South of this station there is a third track for layups or storage, which is also used for trains terminating here.

| Preceding station | New York City Subway |  |  | Following station |
|---|---|---|---|---|
| DeKalb Avenue toward Eighth Avenue |  |  |  | Halsey Street toward Canarsie–Rockaway Parkway |

==Ridgewood Intermodal Terminal==

Adjacent to this station is the Ridgewood Intermodal Terminal, a major central bus station that opened on August 20, 2010, at a cost of $4.5 million. Located on Palmetto Street, the facility is bordered on the south by the intersection of Myrtle and Wyckoff Avenues and on the north by St. Nicholas Avenue. Palmetto Street is closed to all traffic except for NYC Transit buses and deliveries.

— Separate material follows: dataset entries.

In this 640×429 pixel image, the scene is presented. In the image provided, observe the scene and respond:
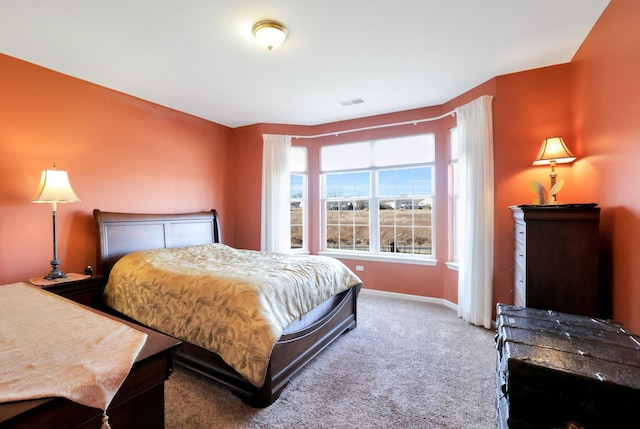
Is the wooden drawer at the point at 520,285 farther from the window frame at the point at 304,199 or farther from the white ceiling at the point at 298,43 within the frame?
the window frame at the point at 304,199

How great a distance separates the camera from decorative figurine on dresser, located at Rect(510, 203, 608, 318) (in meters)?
2.04

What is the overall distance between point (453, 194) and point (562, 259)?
6.19 ft

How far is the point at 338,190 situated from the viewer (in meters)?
4.86

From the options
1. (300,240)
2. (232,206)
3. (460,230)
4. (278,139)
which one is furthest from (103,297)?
(460,230)

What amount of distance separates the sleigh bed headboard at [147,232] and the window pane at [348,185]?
198 centimetres

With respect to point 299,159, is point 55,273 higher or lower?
lower

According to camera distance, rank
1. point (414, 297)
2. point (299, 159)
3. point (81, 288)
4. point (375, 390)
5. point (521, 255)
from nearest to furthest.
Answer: point (375, 390) < point (521, 255) < point (81, 288) < point (414, 297) < point (299, 159)

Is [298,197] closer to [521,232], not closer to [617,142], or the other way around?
[521,232]

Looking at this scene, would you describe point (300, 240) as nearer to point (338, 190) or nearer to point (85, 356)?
point (338, 190)

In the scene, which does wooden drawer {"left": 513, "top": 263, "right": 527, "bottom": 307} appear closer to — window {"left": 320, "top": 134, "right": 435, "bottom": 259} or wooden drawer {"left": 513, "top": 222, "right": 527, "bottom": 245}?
wooden drawer {"left": 513, "top": 222, "right": 527, "bottom": 245}

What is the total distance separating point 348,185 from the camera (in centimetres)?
479

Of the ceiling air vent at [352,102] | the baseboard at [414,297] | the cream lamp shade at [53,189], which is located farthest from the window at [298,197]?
the cream lamp shade at [53,189]

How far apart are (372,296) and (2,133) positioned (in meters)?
4.66

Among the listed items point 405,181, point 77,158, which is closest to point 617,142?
point 405,181
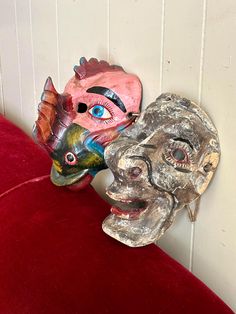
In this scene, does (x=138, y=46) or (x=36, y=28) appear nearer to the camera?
(x=138, y=46)

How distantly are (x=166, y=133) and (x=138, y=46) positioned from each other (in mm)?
200

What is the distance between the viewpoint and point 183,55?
61cm

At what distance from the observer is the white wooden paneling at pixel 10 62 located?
1113mm

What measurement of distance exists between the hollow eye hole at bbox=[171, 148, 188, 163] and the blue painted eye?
14cm

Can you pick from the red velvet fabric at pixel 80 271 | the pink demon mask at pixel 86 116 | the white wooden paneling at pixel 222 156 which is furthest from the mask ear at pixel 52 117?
the white wooden paneling at pixel 222 156

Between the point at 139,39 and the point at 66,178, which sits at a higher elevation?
the point at 139,39

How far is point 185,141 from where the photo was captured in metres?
0.54

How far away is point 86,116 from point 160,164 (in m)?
0.17

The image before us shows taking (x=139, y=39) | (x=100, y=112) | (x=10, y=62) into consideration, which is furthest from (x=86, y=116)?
(x=10, y=62)

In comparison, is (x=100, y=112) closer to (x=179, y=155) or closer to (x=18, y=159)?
(x=179, y=155)

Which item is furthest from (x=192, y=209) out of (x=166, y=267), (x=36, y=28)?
(x=36, y=28)

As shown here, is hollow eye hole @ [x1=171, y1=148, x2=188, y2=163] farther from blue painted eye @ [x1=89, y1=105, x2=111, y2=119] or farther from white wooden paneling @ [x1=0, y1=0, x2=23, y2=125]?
white wooden paneling @ [x1=0, y1=0, x2=23, y2=125]

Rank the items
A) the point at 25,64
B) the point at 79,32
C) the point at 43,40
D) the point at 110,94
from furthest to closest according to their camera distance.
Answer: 1. the point at 25,64
2. the point at 43,40
3. the point at 79,32
4. the point at 110,94

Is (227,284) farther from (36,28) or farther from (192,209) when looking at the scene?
(36,28)
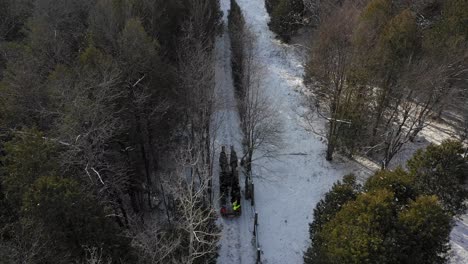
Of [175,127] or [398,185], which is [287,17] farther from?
[398,185]

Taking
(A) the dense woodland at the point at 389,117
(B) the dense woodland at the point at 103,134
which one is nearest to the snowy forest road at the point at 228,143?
(B) the dense woodland at the point at 103,134

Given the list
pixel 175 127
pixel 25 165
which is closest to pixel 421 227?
pixel 25 165

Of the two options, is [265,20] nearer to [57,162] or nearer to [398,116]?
[398,116]

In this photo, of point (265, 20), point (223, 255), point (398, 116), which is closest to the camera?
point (223, 255)

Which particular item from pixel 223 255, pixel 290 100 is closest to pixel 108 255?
pixel 223 255

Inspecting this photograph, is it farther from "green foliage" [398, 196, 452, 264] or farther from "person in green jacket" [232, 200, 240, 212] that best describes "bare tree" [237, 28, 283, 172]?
"green foliage" [398, 196, 452, 264]

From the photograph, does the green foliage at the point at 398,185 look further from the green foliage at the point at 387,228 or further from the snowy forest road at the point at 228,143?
the snowy forest road at the point at 228,143
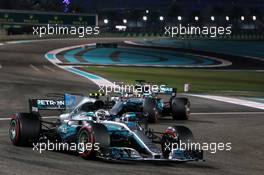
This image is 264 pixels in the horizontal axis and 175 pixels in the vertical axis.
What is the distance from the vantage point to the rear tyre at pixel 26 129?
15320 mm

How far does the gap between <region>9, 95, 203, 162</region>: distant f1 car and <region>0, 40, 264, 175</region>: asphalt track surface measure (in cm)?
21

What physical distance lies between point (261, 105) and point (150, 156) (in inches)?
669

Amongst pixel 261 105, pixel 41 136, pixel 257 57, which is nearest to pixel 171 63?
pixel 257 57

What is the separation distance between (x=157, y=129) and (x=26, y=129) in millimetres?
5692

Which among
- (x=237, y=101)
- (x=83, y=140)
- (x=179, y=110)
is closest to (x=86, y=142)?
A: (x=83, y=140)

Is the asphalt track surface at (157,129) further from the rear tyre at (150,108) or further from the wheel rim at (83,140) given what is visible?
the rear tyre at (150,108)

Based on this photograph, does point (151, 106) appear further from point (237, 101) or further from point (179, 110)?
point (237, 101)

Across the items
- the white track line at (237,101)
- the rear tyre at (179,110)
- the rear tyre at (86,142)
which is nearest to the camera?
the rear tyre at (86,142)

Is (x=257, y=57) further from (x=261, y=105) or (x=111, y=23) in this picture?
(x=111, y=23)

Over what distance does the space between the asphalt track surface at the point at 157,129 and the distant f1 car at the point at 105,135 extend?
0.21m

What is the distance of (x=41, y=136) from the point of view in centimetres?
1559

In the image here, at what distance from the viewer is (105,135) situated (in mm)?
13586

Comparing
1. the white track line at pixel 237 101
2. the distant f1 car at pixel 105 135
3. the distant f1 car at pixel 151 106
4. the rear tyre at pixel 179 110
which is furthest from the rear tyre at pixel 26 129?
the white track line at pixel 237 101

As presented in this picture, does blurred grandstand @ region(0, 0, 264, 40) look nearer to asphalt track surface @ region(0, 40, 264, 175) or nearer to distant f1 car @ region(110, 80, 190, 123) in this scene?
asphalt track surface @ region(0, 40, 264, 175)
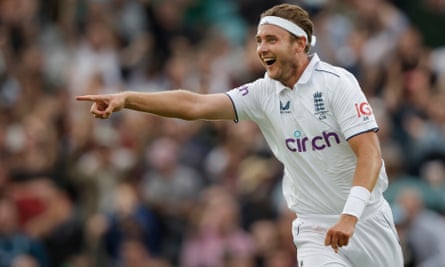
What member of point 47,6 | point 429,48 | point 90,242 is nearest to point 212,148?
point 90,242

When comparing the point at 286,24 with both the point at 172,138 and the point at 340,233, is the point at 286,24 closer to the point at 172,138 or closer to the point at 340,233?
the point at 340,233

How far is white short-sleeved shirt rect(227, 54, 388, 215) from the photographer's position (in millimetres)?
9219

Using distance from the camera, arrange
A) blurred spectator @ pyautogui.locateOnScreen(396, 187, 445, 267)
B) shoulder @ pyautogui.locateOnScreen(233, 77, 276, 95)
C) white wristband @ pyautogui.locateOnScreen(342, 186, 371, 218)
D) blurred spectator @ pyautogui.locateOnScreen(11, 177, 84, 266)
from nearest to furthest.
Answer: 1. white wristband @ pyautogui.locateOnScreen(342, 186, 371, 218)
2. shoulder @ pyautogui.locateOnScreen(233, 77, 276, 95)
3. blurred spectator @ pyautogui.locateOnScreen(396, 187, 445, 267)
4. blurred spectator @ pyautogui.locateOnScreen(11, 177, 84, 266)

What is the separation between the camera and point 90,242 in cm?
A: 1606

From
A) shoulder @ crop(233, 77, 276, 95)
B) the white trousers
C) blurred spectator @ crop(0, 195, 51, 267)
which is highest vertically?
shoulder @ crop(233, 77, 276, 95)

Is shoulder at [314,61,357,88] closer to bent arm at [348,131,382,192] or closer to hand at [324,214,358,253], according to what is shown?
bent arm at [348,131,382,192]

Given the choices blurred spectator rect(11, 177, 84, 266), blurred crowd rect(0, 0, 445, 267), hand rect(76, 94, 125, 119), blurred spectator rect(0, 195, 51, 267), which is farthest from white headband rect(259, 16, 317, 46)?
blurred spectator rect(11, 177, 84, 266)

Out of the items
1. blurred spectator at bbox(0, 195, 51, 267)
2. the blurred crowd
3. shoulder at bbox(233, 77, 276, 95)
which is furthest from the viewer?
blurred spectator at bbox(0, 195, 51, 267)

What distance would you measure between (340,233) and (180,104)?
66.7 inches

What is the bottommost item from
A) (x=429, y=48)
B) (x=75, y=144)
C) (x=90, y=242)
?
(x=90, y=242)

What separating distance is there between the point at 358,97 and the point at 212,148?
7908 millimetres

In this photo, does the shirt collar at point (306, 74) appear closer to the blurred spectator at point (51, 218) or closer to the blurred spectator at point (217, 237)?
the blurred spectator at point (217, 237)

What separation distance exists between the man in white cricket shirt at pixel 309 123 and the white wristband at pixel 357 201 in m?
0.15

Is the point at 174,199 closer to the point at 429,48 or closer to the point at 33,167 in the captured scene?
Result: the point at 33,167
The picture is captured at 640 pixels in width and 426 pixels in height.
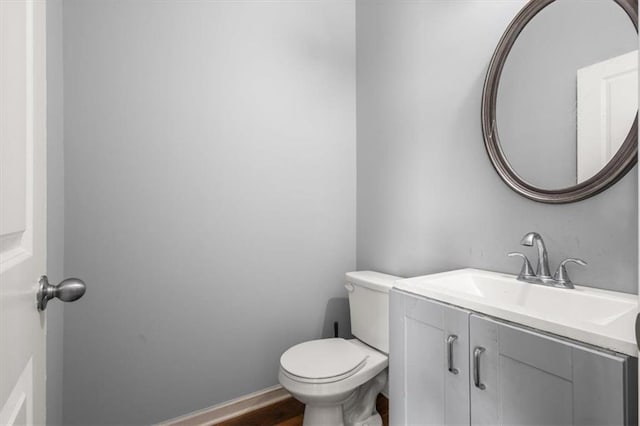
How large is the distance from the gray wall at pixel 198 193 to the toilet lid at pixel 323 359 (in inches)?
12.3

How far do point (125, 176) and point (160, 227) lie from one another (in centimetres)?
27

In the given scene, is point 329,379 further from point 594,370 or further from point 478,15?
point 478,15

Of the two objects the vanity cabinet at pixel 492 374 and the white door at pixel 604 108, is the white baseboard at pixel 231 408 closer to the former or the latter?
the vanity cabinet at pixel 492 374

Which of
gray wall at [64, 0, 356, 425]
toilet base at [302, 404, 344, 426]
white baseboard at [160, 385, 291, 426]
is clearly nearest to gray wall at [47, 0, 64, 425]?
gray wall at [64, 0, 356, 425]

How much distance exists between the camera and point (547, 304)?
3.48 ft

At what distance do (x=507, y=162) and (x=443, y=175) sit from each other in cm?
31

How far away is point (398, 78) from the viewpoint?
1.79 meters

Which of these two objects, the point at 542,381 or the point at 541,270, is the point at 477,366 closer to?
the point at 542,381

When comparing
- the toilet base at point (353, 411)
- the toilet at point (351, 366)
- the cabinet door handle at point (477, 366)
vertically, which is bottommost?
the toilet base at point (353, 411)

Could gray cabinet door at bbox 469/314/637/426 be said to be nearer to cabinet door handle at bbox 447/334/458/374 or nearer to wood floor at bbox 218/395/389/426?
cabinet door handle at bbox 447/334/458/374

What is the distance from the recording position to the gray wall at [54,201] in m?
1.06

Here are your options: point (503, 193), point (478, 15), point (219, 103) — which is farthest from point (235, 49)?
point (503, 193)

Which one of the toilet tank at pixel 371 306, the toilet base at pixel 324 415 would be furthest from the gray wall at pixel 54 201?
the toilet tank at pixel 371 306

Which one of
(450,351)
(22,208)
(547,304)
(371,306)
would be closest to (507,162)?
(547,304)
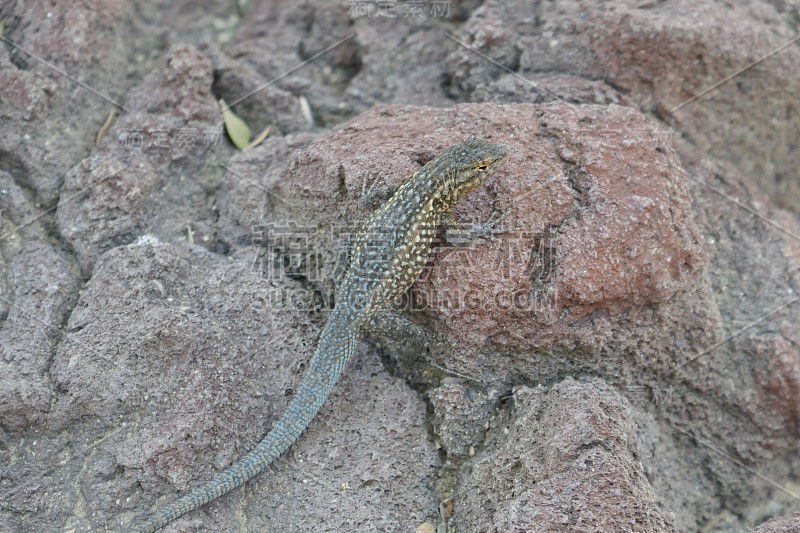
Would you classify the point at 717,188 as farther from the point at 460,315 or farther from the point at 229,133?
the point at 229,133

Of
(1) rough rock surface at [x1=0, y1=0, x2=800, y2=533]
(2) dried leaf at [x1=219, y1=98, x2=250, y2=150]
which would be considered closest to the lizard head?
(1) rough rock surface at [x1=0, y1=0, x2=800, y2=533]

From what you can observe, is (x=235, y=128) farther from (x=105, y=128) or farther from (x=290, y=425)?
(x=290, y=425)

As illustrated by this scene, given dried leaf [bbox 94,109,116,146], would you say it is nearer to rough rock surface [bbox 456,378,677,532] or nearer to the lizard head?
the lizard head

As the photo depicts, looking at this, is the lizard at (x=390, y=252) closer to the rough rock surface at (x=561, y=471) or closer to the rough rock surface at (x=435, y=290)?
the rough rock surface at (x=435, y=290)

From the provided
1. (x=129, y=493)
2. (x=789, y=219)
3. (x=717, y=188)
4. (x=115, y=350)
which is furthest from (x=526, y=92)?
(x=129, y=493)

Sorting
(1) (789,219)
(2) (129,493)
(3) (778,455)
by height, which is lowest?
(3) (778,455)

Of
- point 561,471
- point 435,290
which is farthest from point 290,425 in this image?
point 561,471

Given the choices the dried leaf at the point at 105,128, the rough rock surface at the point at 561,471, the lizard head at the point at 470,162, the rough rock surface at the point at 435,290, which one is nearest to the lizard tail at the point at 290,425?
A: the rough rock surface at the point at 435,290
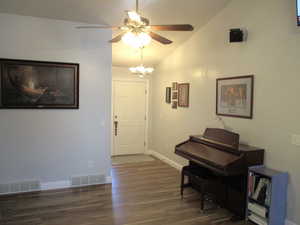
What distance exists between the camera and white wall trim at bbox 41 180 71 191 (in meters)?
3.83

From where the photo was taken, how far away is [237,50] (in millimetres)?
3498

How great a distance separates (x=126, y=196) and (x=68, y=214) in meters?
0.92

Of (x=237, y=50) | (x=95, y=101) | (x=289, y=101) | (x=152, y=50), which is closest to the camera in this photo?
(x=289, y=101)

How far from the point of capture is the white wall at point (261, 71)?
270cm

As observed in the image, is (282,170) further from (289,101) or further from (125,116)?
(125,116)

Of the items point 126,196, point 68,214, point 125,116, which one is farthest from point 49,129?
point 125,116

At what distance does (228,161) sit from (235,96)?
110cm

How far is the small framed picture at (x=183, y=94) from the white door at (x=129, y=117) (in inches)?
62.5

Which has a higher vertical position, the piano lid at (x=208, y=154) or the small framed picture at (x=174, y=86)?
the small framed picture at (x=174, y=86)

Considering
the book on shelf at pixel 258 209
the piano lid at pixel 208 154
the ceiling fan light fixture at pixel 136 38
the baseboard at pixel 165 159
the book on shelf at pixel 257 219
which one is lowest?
the book on shelf at pixel 257 219

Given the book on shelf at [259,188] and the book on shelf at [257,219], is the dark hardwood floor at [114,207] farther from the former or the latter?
the book on shelf at [259,188]

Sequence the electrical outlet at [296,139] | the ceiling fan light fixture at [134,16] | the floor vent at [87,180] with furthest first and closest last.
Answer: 1. the floor vent at [87,180]
2. the electrical outlet at [296,139]
3. the ceiling fan light fixture at [134,16]

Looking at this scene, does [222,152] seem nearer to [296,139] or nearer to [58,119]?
[296,139]

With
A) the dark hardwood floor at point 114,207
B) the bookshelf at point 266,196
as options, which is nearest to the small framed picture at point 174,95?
the dark hardwood floor at point 114,207
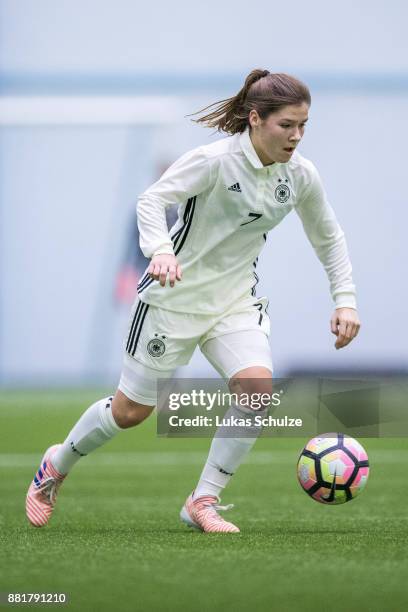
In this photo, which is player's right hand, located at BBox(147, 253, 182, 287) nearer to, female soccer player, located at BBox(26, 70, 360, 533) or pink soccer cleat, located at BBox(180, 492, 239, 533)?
female soccer player, located at BBox(26, 70, 360, 533)

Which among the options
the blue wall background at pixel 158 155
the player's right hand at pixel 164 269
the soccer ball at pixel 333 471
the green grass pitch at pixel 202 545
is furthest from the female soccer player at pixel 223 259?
the blue wall background at pixel 158 155

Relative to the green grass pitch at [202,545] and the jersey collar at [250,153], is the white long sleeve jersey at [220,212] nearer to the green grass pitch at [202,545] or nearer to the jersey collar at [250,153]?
the jersey collar at [250,153]

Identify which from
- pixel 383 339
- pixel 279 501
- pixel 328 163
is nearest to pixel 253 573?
pixel 279 501

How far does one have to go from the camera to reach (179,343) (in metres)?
4.97

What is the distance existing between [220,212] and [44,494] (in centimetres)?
143

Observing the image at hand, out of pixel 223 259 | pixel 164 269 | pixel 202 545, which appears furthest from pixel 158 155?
pixel 202 545

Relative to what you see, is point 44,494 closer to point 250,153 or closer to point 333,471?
point 333,471

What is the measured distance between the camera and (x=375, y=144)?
17.7 meters

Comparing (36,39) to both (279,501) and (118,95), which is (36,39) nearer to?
(118,95)

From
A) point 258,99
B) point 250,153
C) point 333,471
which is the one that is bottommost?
point 333,471

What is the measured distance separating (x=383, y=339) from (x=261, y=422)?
441 inches

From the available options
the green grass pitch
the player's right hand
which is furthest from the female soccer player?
the green grass pitch

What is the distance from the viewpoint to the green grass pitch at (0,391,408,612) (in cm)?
345

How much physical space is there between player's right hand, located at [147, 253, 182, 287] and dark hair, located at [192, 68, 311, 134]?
671 millimetres
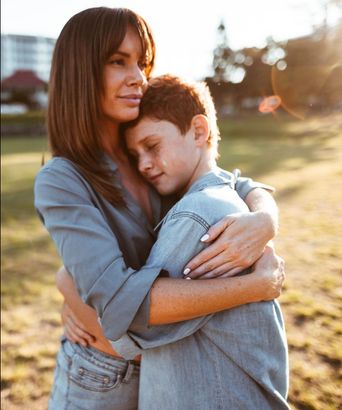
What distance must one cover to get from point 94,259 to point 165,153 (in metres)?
0.73

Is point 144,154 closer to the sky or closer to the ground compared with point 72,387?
closer to the sky

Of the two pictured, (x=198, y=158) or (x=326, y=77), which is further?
(x=326, y=77)

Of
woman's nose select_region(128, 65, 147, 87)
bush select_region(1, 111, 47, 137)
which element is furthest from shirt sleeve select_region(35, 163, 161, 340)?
Answer: bush select_region(1, 111, 47, 137)

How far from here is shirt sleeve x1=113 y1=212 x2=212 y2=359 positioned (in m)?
1.44

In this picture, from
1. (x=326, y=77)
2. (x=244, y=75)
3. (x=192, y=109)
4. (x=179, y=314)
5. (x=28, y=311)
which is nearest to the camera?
(x=179, y=314)

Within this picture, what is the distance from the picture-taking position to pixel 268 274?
1.58 meters

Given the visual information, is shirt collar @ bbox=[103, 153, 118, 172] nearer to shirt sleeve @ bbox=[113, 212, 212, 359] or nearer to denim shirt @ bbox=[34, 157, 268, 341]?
denim shirt @ bbox=[34, 157, 268, 341]

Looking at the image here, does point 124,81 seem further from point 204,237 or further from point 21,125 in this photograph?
point 21,125

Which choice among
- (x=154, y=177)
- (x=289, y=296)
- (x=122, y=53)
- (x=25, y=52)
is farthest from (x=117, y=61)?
(x=25, y=52)

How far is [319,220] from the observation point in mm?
7457

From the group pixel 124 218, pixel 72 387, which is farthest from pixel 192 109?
pixel 72 387

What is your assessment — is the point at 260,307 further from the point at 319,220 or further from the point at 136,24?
the point at 319,220

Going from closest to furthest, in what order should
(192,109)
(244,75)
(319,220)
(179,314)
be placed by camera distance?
(179,314) < (192,109) < (319,220) < (244,75)

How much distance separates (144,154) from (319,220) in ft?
19.9
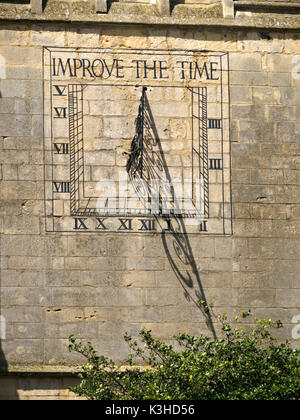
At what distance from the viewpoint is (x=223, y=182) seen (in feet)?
66.7

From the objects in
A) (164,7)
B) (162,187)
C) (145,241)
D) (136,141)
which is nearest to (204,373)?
(145,241)

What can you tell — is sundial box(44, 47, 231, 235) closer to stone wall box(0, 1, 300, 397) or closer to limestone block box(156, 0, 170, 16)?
stone wall box(0, 1, 300, 397)

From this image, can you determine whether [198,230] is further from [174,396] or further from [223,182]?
[174,396]

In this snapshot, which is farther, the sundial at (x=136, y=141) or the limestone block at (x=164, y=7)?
the limestone block at (x=164, y=7)

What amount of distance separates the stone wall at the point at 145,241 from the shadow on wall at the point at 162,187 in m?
0.03

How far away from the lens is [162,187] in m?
20.2

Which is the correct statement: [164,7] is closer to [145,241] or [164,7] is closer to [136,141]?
[136,141]

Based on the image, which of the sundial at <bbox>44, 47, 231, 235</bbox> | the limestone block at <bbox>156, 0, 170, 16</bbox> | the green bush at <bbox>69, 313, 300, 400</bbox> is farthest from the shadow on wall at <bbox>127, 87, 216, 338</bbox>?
the limestone block at <bbox>156, 0, 170, 16</bbox>

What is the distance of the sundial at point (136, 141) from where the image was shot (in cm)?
2006

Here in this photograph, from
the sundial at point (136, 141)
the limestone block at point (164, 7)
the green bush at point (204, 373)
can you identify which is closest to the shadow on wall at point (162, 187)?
the sundial at point (136, 141)

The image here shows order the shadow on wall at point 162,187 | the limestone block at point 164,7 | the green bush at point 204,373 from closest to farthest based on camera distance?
the green bush at point 204,373 < the shadow on wall at point 162,187 < the limestone block at point 164,7

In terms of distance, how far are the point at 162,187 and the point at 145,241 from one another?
90cm

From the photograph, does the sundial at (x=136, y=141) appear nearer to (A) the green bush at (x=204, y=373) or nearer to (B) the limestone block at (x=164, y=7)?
(B) the limestone block at (x=164, y=7)

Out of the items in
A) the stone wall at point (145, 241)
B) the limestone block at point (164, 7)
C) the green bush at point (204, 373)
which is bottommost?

The terminal features reconstructed roadway and sidewalks on Palmetto Street between Wyckoff and St. Nicholas Avenues. Concrete bus pads are on the roadway along both sides of Palmetto Street for the length of the block. Sidewalk canopies suspended from the elevated structure of the Myrtle Avenue Line on both sides of Palmetto Street provide shelter from inclement weather. Other features include sidewalk benches and new lighting to improve the waiting environment for customers, new bus stop signage, bus holding lights linked to the Canarsie Line (which will be activated as part of a subsequent signal upgrade), and a new dispatcher's booth for NYC Transit employees.

The seven NYC Transit bus lines served in and around this terminal now provide easier transfers to the subway and between the bus routes.

| Lane | Route | Terminus |
|---|---|---|
| A | Drop-off only. |  |
| B | B52 B54 | Downtown Brooklyn Cadman Plaza West via Gates Avenue Downtown Brooklyn MetroTech Center via Myrtle Avenue |
| C | Drop-off only. |  |
| D | Drop-off only. |  |
| E | Drop-off only. |  |
| F |  |  |
| G | Q58 Q98 | Flushing, Queens Main Street Station via Corona Avenue (Q58) or via Limited (Q98) |

The B13, B26, and Q55 buses stop outside the terminal.